## Excerpts from a dataset
=== Section Start ===
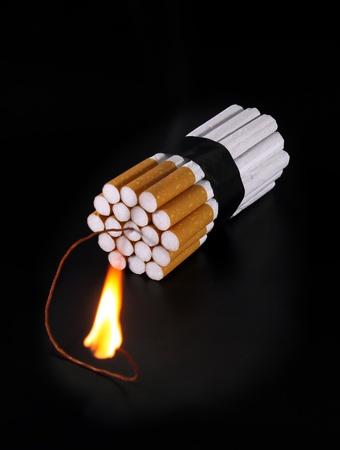anti smoking: Cigarette Bomb on dark background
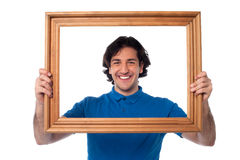 Smiling guy looking through picture frame Royalty Free Stock Image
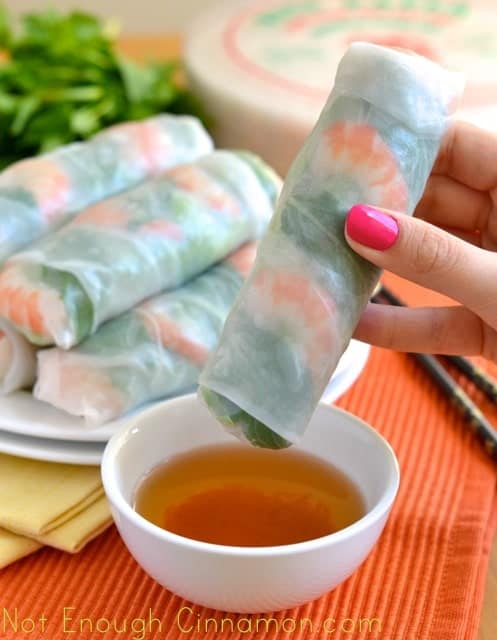Vietnamese Spring Rolls being dipped into a small dish with dipping sauce with a plate full of spring rolls in the background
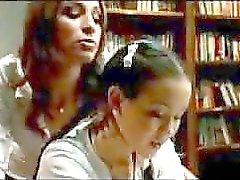 Colegiala en Skirt Cómo una palmada de otra chica en la biblioteca de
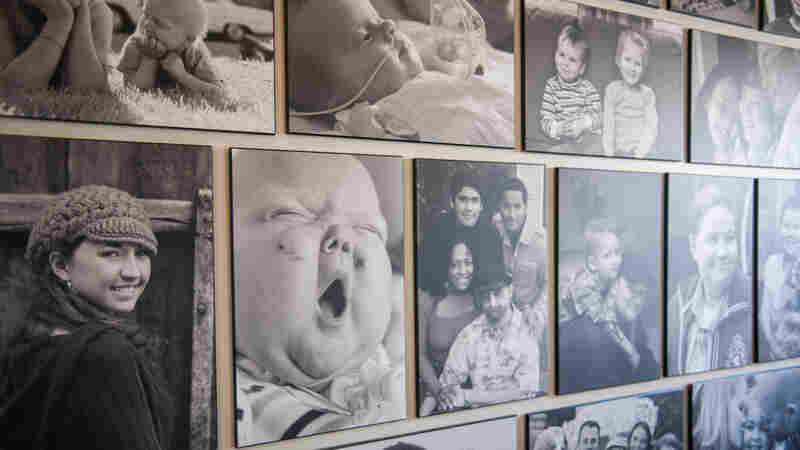 Children's faces line the wall of Soulumination in Seattle. The non-profit is a collection of photographers who volunteer their time to document families with children who are stillborn or terminally ill.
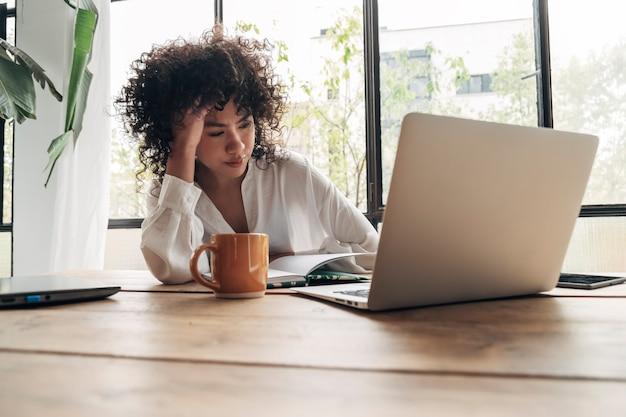 Młoda afroamerykanka jest zmęczona, wykończona ciężką pracą i nauką. znudzony i sfrustrowany patrząc na laptopa. głowa spoczywająca na dłoni. jasna przestrzeń duże okna. koncepcja domu. pojęcie stresu.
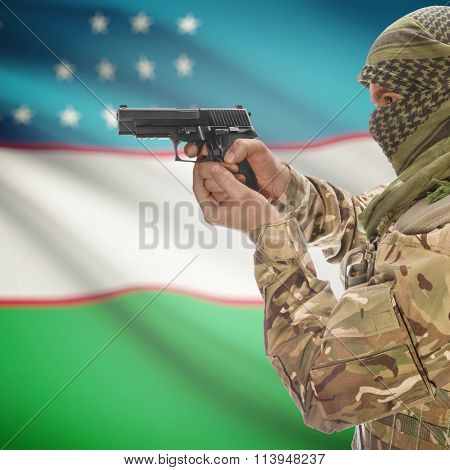 Male With Gun In Hand And National Flag On Background - Uzbekistan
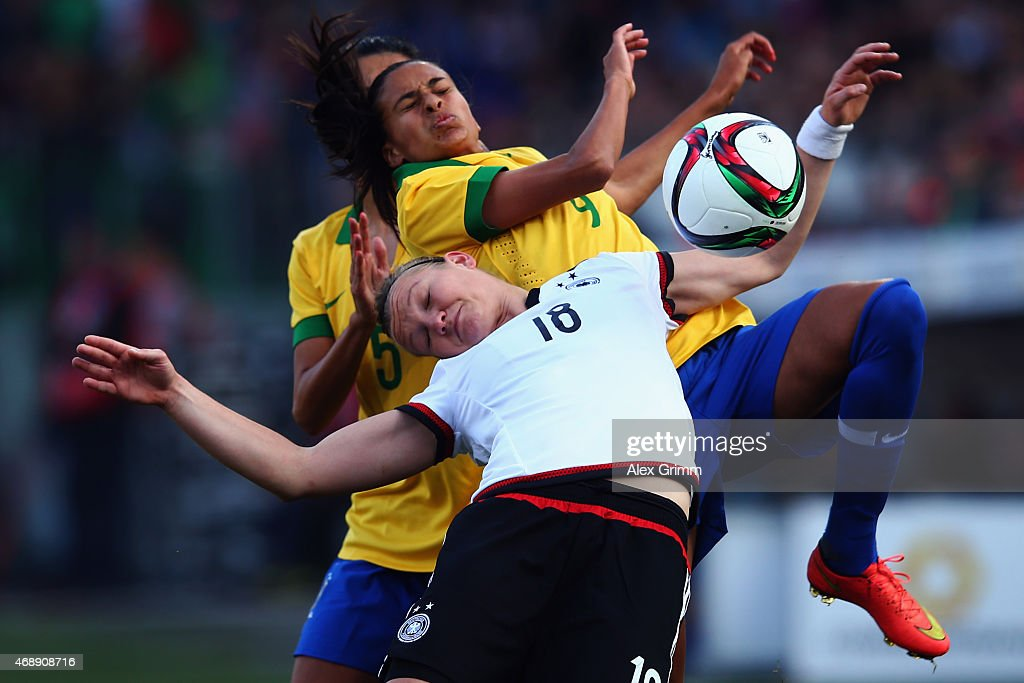 Alexandra Popp (front) of Germany is challenged by Andressa Alves of Brazil during the Women's International Friendly match between Germany and Brazil at Trolli-Arena on April 8, 2015 in Fuerth, Germany.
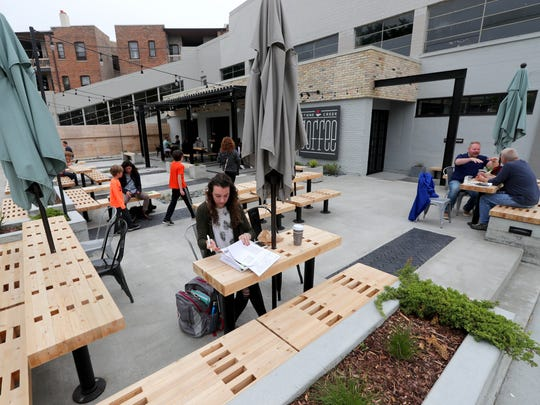 Ariel Powers of Milwaukee studies as she drinks her coffee on the patio at the new Stone Creek Coffee location on Downer Ave.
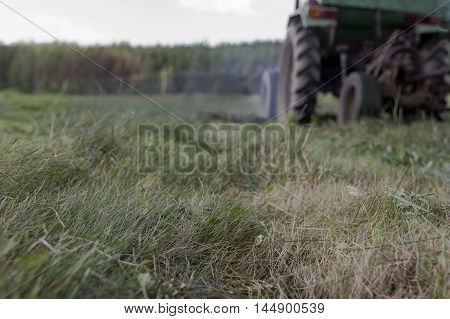 Abstract agriculture transport moving in the field with a pollution coming out shallow depth of field cropped shot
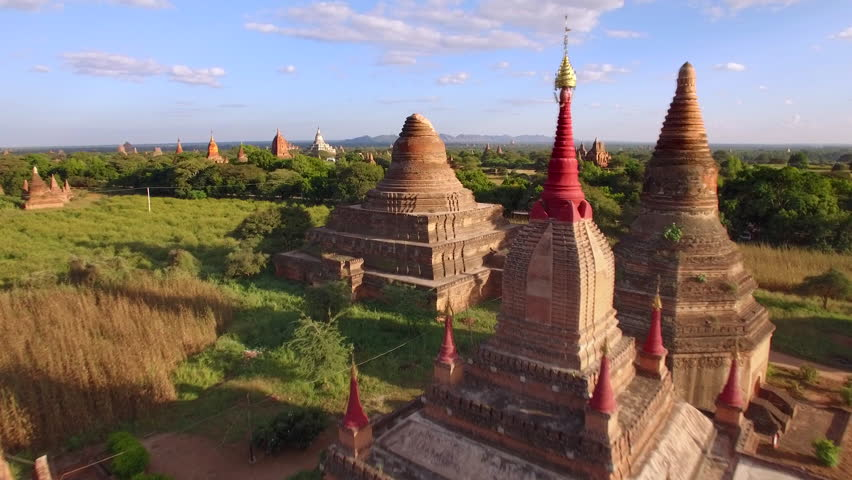 Bagan, Myanmar (Burma), aerial view of ancient temples and pagodas at sunset. | Shutterstock HD Video #23519509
=== Section End ===
## Instructions to follow
Output only the lines running from the line with "Male With Gun" through the last line of the entries above, inclusive, with pictures excluded.

## Answer area
 Male With Gun In Hand And National Flag On Background - Uzbekistan
 Alexandra Popp (front) of Germany is challenged by Andressa Alves of Brazil during the Women's International Friendly match between Germany and Brazil at Trolli-Arena on April 8, 2015 in Fuerth, Germany.
 Ariel Powers of Milwaukee studies as she drinks her coffee on the patio at the new Stone Creek Coffee location on Downer Ave.
 Abstract agriculture transport moving in the field with a pollution coming out shallow depth of field cropped shot
 Bagan, Myanmar (Burma), aerial view of ancient temples and pagodas at sunset. | Shutterstock HD Video #23519509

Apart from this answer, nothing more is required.